# [Text excerpt]
::::::::
Does anyone else really desire to live like the old days? I know there is a whole trend out there for sustainable living, people building green homes, living off grid, getting back to basics, etc.

When I think about SL I'm not imagining "yuppie" solar-powered dishwashers and organic junk food. I'm thinking: growing/hunting food, bartering with neighbors, digging a well for my water, heating and lighting my home with the sun, cooking my food from scratch, loving and respecting this earth and doing my part to LIVE this way rather than talking about it.

So many people are getting rid of chemicals, buying organic, working less and living more.....

If there are others out there with this outlook on life, let's talk!!! What are you doing in your life to make SL a part of your every day???
post #2 of 329
Its my dream to live this way

I am trying to make small lifestyle changes to work toward this goal. I am making more and more things from scratch and every year my (organic) garden gets a little bigger. It is my goal to freeze or preserve as much as possible.
::::::::
# [Data drawn from a collection]
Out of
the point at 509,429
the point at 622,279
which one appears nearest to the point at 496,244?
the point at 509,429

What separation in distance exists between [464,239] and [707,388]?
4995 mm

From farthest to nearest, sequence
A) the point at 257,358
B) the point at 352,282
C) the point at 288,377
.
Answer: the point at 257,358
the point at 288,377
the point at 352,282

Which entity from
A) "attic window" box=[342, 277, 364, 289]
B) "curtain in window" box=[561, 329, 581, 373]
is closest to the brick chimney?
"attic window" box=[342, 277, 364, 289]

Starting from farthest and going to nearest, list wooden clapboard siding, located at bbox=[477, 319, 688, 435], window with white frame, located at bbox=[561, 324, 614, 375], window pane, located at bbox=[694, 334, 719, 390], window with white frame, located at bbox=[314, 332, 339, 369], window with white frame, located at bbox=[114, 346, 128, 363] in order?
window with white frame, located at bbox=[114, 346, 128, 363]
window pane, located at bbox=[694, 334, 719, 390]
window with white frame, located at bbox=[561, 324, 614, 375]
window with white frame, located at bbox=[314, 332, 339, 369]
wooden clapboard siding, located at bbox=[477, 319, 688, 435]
::::::::
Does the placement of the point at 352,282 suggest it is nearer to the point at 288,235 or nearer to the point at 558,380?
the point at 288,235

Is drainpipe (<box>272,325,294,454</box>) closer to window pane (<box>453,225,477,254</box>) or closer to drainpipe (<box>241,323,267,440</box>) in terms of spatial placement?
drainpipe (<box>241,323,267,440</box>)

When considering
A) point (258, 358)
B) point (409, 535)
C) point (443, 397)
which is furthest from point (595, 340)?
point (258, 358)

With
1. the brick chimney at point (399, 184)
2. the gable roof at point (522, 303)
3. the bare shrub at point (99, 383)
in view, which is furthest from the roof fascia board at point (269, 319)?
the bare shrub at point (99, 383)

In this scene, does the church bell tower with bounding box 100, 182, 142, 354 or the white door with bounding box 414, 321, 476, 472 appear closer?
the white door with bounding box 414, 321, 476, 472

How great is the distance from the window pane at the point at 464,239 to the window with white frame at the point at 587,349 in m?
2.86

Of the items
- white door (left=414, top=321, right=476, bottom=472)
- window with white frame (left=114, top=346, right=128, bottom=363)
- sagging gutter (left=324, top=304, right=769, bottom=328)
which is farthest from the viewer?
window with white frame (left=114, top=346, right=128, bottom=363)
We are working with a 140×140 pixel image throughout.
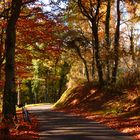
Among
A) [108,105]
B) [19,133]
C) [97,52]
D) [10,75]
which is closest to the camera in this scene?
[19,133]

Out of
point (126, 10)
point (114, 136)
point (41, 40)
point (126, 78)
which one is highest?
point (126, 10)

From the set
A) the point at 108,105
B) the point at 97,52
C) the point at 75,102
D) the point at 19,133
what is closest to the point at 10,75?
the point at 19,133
::::::::
# [Stated goal 1]
Reproduce the sustainable living post in full, word for word.
# [Stated goal 2]
Please pull out every line of the entries that contains the string "scene".
The sustainable living post and the entries are unrelated.

# [Written answer 1]
Does anyone else really desire to live like the old days? I know there is a whole trend out there for sustainable living, people building green homes, living off grid, getting back to basics, etc.

When I think about SL I'm not imagining "yuppie" solar-powered dishwashers and organic junk food. I'm thinking: growing/hunting food, bartering with neighbors, digging a well for my water, heating and lighting my home with the sun, cooking my food from scratch, loving and respecting this earth and doing my part to LIVE this way rather than talking about it.

So many people are getting rid of chemicals, buying organic, working less and living more.....

If there are others out there with this outlook on life, let's talk!!! What are you doing in your life to make SL a part of your every day???
post #2 of 329
Its my dream to live this way

I am trying to make small lifestyle changes to work toward this goal. I am making more and more things from scratch and every year my (organic) garden gets a little bigger. It is my goal to freeze or preserve as much as possible.

# [Written answer 2]
In this scene, does the church bell tower with bounding box 100, 182, 142, 354 or the white door with bounding box 414, 321, 476, 472 appear closer?
which is closest to the camera in this scene?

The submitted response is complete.